Like Winter Soldier, the action set pieces in Civil War are once again top-notch. The Jason Bournesque hand-to-hand combat makes a return, but it is augmented by more operatic showdowns, particularly an all-out hero on hero royal rumble in the middle act of the film which has got to be one of the greatest action sequences ever done in this genre. The action carries the characteristic Marvel banter, which however without Joss Whedon, does seem a bit flat at times. If there is one major negative in the film, it has to be Henry Jackman’s score. Marvel movies never had a great track record with their OSTs, but Civil War seems to hit an all-time low for a project of this scale.

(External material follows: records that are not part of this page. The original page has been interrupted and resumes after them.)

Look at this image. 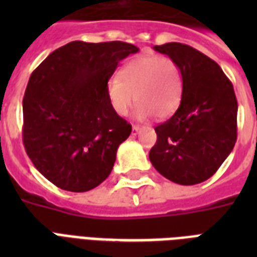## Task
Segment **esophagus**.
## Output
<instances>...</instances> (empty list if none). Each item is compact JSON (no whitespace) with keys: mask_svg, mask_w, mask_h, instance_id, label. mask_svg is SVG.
I'll return each instance as SVG.
<instances>
[{"mask_svg":"<svg viewBox=\"0 0 257 257\" xmlns=\"http://www.w3.org/2000/svg\"><path fill=\"white\" fill-rule=\"evenodd\" d=\"M139 132H140V126H139V125H133V126H132V135H133V136H136Z\"/></svg>","mask_w":257,"mask_h":257,"instance_id":"34e87169","label":"esophagus"}]
</instances>
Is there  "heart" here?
Instances as JSON below:
<instances>
[{
	"mask_svg": "<svg viewBox=\"0 0 257 257\" xmlns=\"http://www.w3.org/2000/svg\"><path fill=\"white\" fill-rule=\"evenodd\" d=\"M181 88V73L172 58L147 54L125 64L120 78L109 80L106 96L118 116H125L136 101L137 120H147L153 114L167 118L179 105Z\"/></svg>",
	"mask_w": 257,
	"mask_h": 257,
	"instance_id": "1",
	"label": "heart"
}]
</instances>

Finally, that inevitable question that is plaguing everyone’s minds: Is it better than Batman v Superman? According to this author at least, there is no real contest to speak of. BvS had great ideas, but none of it really translated well on screen due to its garbled screenplay, and obsessive need for tonal compliance than a required focus on character dynamics. There was also no real weight to the central conflict between a Superman who had just been introduced a movie before, and a Batman who was borderline pyschotic in his actions. Civil War on the other hand plays to its strength, deconstruction of human relationships, and it does it in a bull pen that is neither tonally flat, nor completely facetious. Above all, the conflict between Steve and Tony feels earnt, and as the credits roll, you realise that these heroes might live in a fantastical world, but they are probably as flawed and as human as anyone of us.
Captain America: Civil War takes its proud place in the pantheon of great comic book movies, and the Russo brothers deserve a well-deserved vacation before they begin the ambitious Infinity War that’ll bring forth Thanos and the infinity gauntlet. If Civil War is any indication, boy are we in for one hell of a ride.